AI can’t deliver without trusted, well-governed information

While enterprise IT leaders recognize the transformative potential of AI, a gap in information readiness is causing their organizations to struggle in securing, governing, and aligning AI initiatives across business, according to a survey conducted by the Ponemon Institute.

AI readiness complexity

Who is the final authority for setting your organization’s AI strategy? (Source: Ponemon Institute)

73% of CIOs, CISOs, and other IT leaders believe reducing information complexity is key to AI readiness.

“Without trusted, well-governed information, AI can’t deliver on its promise,” said Shannon Bell, Chief Digital Officer, OpenText.

Information complexity impedes readiness

While AI is a high priority, the research underscores a key gap, that most organizations lack the information readiness to deploy AI securely. The report also found that while IT and security leaders remain confident in the ROI of AI, it is difficult to adopt, secure, and govern.

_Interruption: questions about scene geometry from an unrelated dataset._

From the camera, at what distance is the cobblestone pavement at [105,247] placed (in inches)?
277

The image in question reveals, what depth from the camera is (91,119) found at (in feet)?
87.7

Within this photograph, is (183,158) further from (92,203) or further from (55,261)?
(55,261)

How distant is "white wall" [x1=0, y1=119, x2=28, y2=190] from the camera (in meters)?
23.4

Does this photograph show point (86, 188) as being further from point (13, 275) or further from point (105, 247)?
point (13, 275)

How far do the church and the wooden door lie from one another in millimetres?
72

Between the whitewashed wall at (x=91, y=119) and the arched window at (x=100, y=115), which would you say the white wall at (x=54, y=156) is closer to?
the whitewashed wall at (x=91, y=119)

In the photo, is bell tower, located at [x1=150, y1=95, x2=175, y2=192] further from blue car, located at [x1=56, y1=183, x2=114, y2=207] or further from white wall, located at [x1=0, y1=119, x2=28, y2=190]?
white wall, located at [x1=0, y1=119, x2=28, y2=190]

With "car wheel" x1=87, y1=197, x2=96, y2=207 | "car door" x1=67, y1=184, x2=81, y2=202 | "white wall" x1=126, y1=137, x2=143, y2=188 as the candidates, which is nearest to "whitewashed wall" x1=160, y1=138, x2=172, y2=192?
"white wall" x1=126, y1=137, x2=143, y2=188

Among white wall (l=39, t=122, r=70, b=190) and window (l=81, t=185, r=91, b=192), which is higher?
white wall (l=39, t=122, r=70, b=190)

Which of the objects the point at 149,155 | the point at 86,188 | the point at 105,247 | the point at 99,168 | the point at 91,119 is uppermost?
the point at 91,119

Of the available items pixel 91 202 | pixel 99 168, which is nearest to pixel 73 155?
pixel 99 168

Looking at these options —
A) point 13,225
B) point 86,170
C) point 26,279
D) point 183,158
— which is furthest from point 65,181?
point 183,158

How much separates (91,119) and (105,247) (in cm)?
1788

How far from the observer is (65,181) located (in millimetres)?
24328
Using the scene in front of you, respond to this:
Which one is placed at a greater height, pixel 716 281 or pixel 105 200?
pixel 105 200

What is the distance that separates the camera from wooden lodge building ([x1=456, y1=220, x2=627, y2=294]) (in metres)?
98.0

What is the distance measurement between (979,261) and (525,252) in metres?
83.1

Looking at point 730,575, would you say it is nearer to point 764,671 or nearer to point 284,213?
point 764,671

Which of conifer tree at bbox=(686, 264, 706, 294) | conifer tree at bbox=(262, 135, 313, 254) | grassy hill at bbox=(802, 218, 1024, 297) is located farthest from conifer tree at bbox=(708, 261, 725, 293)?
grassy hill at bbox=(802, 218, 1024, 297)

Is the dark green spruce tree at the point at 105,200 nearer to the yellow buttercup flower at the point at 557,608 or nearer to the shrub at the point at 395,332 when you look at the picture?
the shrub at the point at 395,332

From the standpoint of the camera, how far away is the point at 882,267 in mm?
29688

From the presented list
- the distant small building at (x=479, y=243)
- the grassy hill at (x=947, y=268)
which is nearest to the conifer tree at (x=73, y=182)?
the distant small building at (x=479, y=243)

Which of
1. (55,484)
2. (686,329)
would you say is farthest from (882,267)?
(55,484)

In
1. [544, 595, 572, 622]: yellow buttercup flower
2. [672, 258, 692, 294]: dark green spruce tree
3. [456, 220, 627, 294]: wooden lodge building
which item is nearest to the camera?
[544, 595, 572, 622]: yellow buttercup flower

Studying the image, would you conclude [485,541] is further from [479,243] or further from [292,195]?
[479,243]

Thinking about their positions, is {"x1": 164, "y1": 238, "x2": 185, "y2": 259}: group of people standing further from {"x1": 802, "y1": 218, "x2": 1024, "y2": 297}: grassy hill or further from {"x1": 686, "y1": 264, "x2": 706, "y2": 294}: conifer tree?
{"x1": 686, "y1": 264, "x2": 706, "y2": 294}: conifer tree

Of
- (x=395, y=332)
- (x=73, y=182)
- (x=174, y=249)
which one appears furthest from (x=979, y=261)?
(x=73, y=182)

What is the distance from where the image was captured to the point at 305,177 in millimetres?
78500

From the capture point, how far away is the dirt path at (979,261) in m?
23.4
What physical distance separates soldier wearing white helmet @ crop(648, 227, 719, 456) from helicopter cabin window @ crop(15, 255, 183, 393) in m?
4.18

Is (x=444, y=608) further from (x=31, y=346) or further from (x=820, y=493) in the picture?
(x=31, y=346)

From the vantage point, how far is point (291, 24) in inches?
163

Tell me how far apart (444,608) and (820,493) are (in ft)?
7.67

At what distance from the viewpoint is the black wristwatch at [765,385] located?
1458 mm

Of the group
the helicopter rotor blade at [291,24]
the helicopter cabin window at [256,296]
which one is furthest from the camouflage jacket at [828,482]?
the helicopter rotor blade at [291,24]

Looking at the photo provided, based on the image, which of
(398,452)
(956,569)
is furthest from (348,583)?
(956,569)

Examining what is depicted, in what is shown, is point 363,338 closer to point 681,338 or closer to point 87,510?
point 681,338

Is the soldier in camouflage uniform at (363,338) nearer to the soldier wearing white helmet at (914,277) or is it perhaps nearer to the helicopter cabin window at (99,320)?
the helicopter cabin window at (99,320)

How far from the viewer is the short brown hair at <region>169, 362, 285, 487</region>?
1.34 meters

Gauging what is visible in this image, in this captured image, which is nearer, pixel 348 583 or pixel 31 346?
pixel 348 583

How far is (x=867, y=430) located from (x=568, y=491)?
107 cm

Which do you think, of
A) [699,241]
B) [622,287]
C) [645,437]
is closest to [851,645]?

As this gap widens, information management is becoming the connective tissue between enabling innovation and maintaining trust.

73% say reducing complexity is essential for a strong security posture, with unstructured data among the top contributors to complexity.

To address data security risks in AI, 46% of respondents say they are developing a data security program and practice. Just 43% are very or highly confident in their ability to measure ROI on securing and managing information assets.

Major barrier to AI investments

Leaders are optimistic about the value AI can deliver, but readiness is low. Many organizations still lack the security, governance, and alignment needed to deploy AI responsibly.

57% of respondents rate AI adoption as a top priority, and 54% are confident they can demonstrate ROI from AI initiatives. However, half say it’s difficult to reduce AI security and legal risks.

Despite being a priority, the top governance challenge is insufficient budget for investments in AI technologies. 31% of respondents say there is insufficient budget for AI-based technologies.

This is followed by 29% of respondents who say there is not enough time to integrate AI-based technologies into security workflows, 28% of respondents who say IT and IT security functions are not aligned with the organization’s AI strategy and 28% of respondents say their organizations can’t recruit personnel experienced in AI-based technologies.

GenAI is gaining traction, with a third having adopted it, and another 26% planning to in the next six months. Top GenAI use cases include security operations, employee productivity, and software development. Less than a quarter have adopted agentic AI and only 16% will adopt it in the next six months. Less than a third of those rate agentic AI as highly important to their business strategy.

How organizations achieve AI readiness

The research also revealed best practices for achieving AI readiness based on responses from the organizations that have invested in AI. These include:

Protect sensitive data exposure: Organizations should know where sensitive data resides, who can access it, and how it is used. Strong access controls, data classification policies and anomaly detection tools can help reduce exposure.

Implement responsible AI practices: A comprehensive approach includes data cleansing and governance, validating AI inputs and outputs, employee training, and regular model bias checks to ensure AI is used safely and ethically.

Strengthen encryption: Encryption should be applied to data in storage, transit and during AI processing. This ensures that sensitive information remains protected throughout the AI lifecycle.